Now - here's what I discovered as an excellent way to test a network Cat5 or any network cable (much better than a cable tester):

1. Create a batch file in DOS. I call this file dodir.bat with the following information:

DIR F:
DODIR

Assuming F is the network drive, the batch file runs indefinitely. The DIR command is not cached so this batch file will constantly be getting live info on the network. Make sure there are plenty of files in the F drive or network directory you are getting a directory of (like 50 or more).

2. The directory should scroll FAST on the screen and there should be no pauses anywhere (unless or course the file server is busy saving or copying something so be sure to do this when you do not expect any other major disk activity on the file server).

3. While the directory is scrolling fast on the workstation, place your finger on the network cable about an inch or two away from the connector at the workstation and push the cable UP at around 12 oclock for about 10 seconds. The directory should continue scrolling FAST with no pauses. Next, push it down at around the 6 oclock for 10 seconds and same thing at 9 oclock and 3 oclock positions. In all positions, the directory should scroll fast. If not, you have a problem right at the connector. If it works, try the same thing again at the connector at the router. Also, try it with the server's connectors while polling the workstation. Often, they are just not crimped down right. Sometimes you can even look at the RJ45 and you can see the gold pins are not crimped FLUSH down on the cable due to substandard crimpers.

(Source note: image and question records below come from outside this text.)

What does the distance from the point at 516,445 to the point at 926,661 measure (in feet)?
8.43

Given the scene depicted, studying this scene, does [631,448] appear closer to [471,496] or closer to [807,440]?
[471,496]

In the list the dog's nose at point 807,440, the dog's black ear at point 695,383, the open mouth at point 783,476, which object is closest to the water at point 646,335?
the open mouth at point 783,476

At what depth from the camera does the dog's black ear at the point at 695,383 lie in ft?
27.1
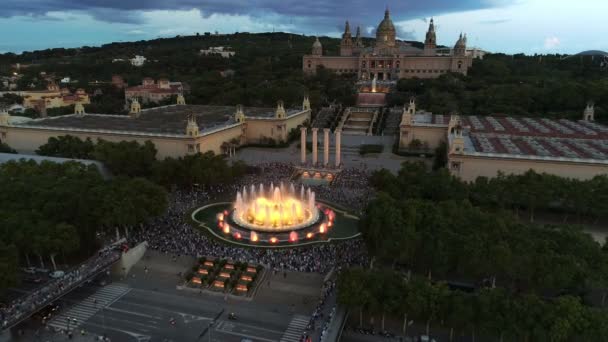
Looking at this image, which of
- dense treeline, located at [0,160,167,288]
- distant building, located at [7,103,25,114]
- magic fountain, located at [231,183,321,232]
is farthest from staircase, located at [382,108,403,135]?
distant building, located at [7,103,25,114]

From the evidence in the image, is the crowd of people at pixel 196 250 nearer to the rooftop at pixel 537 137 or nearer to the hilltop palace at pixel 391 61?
the rooftop at pixel 537 137

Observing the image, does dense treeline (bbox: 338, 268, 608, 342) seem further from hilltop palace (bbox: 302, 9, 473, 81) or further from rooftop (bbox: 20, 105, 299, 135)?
hilltop palace (bbox: 302, 9, 473, 81)

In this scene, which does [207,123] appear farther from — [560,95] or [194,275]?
[560,95]

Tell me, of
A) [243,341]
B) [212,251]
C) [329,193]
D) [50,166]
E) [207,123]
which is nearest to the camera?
[243,341]

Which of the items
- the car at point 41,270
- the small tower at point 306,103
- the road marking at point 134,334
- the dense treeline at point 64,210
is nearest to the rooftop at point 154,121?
the small tower at point 306,103

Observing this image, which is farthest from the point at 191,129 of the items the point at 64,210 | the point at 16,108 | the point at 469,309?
the point at 16,108

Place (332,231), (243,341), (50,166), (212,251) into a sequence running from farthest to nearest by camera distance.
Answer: (50,166) < (332,231) < (212,251) < (243,341)

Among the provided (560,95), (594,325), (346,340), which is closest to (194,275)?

4. This method mainly tests for bad connectors which is usually where the problem is. It could of course be the cable itself especially when they are under 200 pound desks and stuff. However, if you still have not found it, try plugging the cable in a different jack on your router.

5. I don't recall if you said this problem was on all your workstations or just one. But, I would test the cables on all the computers anyway. If the problem is on all the computers, then you could of course have several bad cables as well as a bad cable at the server.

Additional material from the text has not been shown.